Gov. Dannel P. Malloy and the legislature enacted income tax increases last year that were retroactive to January 2011. It caused year-end problems for employees who lost money to inaccurate withholdings in their paychecks. Taxpayers who were overtaxed are making up for it now with higher refunds.
In addition, the Earned Income Tax Credit, which is intended to help low-income workers, provides credits of $137 to $1,700 for single heads of households with incomes of between $5,950 and $16,500 and up to $21,500 for joint tax filers. The tax credits amount to refunds.
For taxpayers who received a refund last year, refunds now would be larger because of the tax credit, Sullivan said.
A third reason explaining the higher refunds is that taxpayers who pay estimated taxes appeared to make very large payments in the first three months of the year in anticipation of the higher income taxes or who "were having a better year in the stock market," Sullivan said.

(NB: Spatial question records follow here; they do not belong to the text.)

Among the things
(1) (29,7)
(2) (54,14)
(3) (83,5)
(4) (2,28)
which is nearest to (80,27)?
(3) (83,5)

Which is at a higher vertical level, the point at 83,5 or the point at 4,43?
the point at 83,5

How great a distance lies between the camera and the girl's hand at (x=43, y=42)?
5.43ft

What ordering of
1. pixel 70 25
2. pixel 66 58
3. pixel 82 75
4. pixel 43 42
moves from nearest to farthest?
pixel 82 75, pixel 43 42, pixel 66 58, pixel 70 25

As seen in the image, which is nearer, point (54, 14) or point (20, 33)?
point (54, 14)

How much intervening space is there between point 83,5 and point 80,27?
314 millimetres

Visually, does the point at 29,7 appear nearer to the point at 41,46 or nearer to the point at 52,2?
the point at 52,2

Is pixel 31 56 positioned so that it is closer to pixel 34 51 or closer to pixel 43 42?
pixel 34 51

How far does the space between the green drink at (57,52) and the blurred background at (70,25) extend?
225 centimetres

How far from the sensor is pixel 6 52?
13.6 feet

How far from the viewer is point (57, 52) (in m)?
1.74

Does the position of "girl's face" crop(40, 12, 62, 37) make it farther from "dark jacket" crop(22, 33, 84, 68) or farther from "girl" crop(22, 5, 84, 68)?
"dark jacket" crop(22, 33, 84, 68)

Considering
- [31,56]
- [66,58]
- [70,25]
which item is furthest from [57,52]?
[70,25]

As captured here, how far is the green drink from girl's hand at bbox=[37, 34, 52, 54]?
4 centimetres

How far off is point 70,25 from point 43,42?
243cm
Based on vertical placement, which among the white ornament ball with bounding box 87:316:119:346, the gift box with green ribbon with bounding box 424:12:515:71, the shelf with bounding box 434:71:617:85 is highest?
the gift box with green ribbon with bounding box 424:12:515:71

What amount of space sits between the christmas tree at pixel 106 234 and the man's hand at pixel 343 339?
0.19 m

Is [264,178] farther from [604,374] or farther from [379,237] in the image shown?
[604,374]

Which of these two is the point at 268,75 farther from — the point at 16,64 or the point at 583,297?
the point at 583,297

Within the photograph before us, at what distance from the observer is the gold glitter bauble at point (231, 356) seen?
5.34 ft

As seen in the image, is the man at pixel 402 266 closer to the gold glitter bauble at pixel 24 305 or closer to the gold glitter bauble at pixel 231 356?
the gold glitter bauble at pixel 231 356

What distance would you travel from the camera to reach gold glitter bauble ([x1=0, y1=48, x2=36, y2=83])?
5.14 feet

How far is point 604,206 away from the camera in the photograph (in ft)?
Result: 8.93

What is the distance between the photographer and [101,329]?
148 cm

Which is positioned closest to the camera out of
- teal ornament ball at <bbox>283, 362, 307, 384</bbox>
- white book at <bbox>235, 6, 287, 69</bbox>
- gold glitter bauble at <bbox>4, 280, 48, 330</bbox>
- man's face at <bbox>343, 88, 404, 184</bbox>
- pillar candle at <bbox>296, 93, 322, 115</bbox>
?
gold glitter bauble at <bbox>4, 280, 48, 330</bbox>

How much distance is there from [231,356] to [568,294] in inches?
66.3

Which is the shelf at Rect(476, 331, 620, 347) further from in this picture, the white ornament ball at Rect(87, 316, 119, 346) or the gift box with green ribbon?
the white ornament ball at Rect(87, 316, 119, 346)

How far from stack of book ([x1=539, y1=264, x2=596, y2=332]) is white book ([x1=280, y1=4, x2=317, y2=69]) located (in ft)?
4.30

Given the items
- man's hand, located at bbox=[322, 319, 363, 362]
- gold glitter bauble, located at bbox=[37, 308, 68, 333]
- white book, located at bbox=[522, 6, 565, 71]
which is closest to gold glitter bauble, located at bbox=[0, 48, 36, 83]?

Whatever the reason, the increased refunds are adding pressure to an already unbalanced budget. The state expects refunds will total more than $1 billion, about $70 million more than anticipated.
Benjamin Barnes, Malloy's budget director, wrote to state commissioners last week that income tax revenue "appears to be trending in the wrong direction." The Malloy administration is projecting a $142 million deficit, up $79 million from an estimate in March, Barnes said in a letter to Comptroller Kevin Lembo.
In addition to the higher tax refunds, the Malloy administration blamed a Medicaid shortfall of $93.2 million.
"Put all that together and the governor will have do additional budget cuts," Sullivan said.